Hoy en día estamos expuestos continuamente a todo tipo de estímulos. Por eso, a veces menos es más, también en lo que respecta a los aromas. Nada de perfumes que le envuelven como una nube, sino fragancias que actúan como una especie de segunda piel. Ambientadores que ya no gritan «higiene», sino que se integran en el interior. Es esa presencia sutil la que marca la diferencia.

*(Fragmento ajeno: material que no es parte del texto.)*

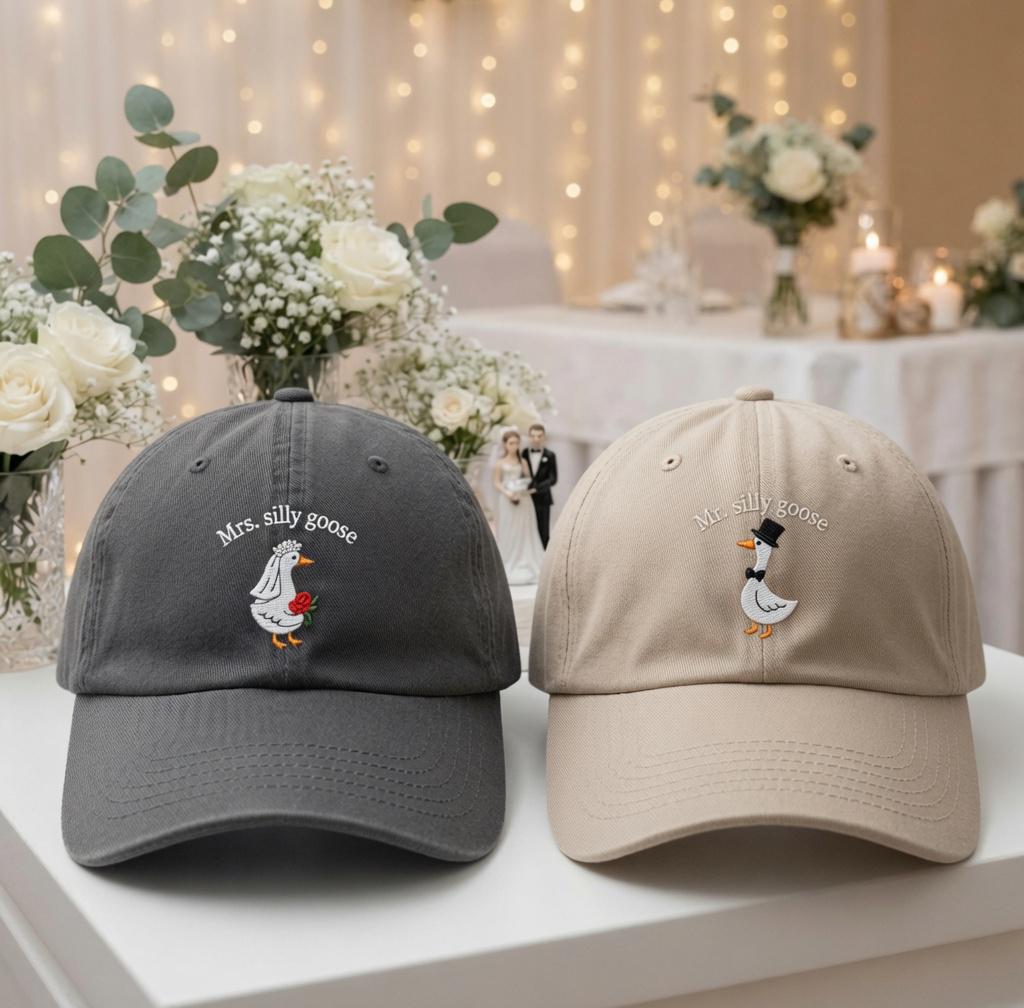 Personalized Goose Couple Embroidered Hats, Matching Bride and Groom Baseball Caps, Wedding Gift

1. Calidez y tranquilidad con madera
Mientras que en el pasado el perfume se utilizaba para hacer una declaración de intenciones o para destacar, hoy existe una clara preferencia por fragancias más ligeras. En el mundo de la perfumería, asistimos al auge de los denominados «skin scents»: aromas que se funden perfectamente con la piel, de modo que no resultan abrumadores, pero sí se perciben.

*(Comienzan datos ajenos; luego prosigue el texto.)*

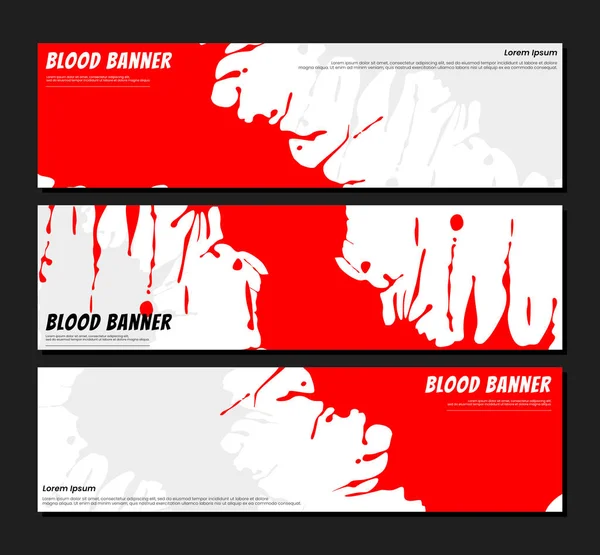 Blutspritzer Hintergrund Blutspritzer Hintergrund Blutstreifenbanner Roter Farbtupfer Auf Weißem Hintergrund — Stockvektor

Este tipo de perfumes suelen contener notas cálidas y amaderadas, como el ambroxan, el cedro, el almizcle blanco y el sándalo. Estas notas se utilizan cada vez más en perfumes para la colada, ambientadores para el hogar y fragancias para el coche.
2. Frescor botánico
El penetrante olor a limón que conocemos de los limpiadores multiusos tradicionales ya es cosa del pasado. En 2026, ya no definiremos lo «limpio» como un ataque al sistema olfativo, sino como una extensión de nuestro bienestar. Lo limpio huele de forma natural y compleja. Esto significa que ya no se busca un olor a limón al 100%, sino, por ejemplo, una combinación con hierbas como la albahaca, el romero, la menta o el jengibre. Esto proporciona un frescor botánico que recuerda más a un spa de lujo que a un cubo de fregar.
3. Neutro
4. Fragancias funcionales
También son populares las llamadas «fragancias funcionales» (neuroscents). Se trata de aromas que no solo huelen bien, sino que también tienen un efecto específico en el cerebro y el bienestar de las personas. Las fragancias que ayudan a mantener la concentración (focus) son, por ejemplo, el romero, el eucalipto y las notas cítricas frías. Los aromas que favorecen la relajación incluyen la lavanda, la manzanilla y las notas «minerales». Esta combinación de fragancias podría aplicarse perfectamente en un spray para el dormitorio o en un perfume para la colada como «mezcla para dormir» para la ropa de cama.
5. Aromas sofisticados
Las fragancias se adaptan a un «gusto» más refinado y maduro, con énfasis en ingredientes de alta calidad, artesanía y tonos complejos. En lugar de ser empalagosos, los aromas se orientan hacia una seducción más sugerente. Piense en notas aromáticas de pistacho, avellana tostada, arroz al vapor y vainilla salada. Fragancias deliciosas que no solo estimulan el sentido del olfato, sino también las papilas gustativas.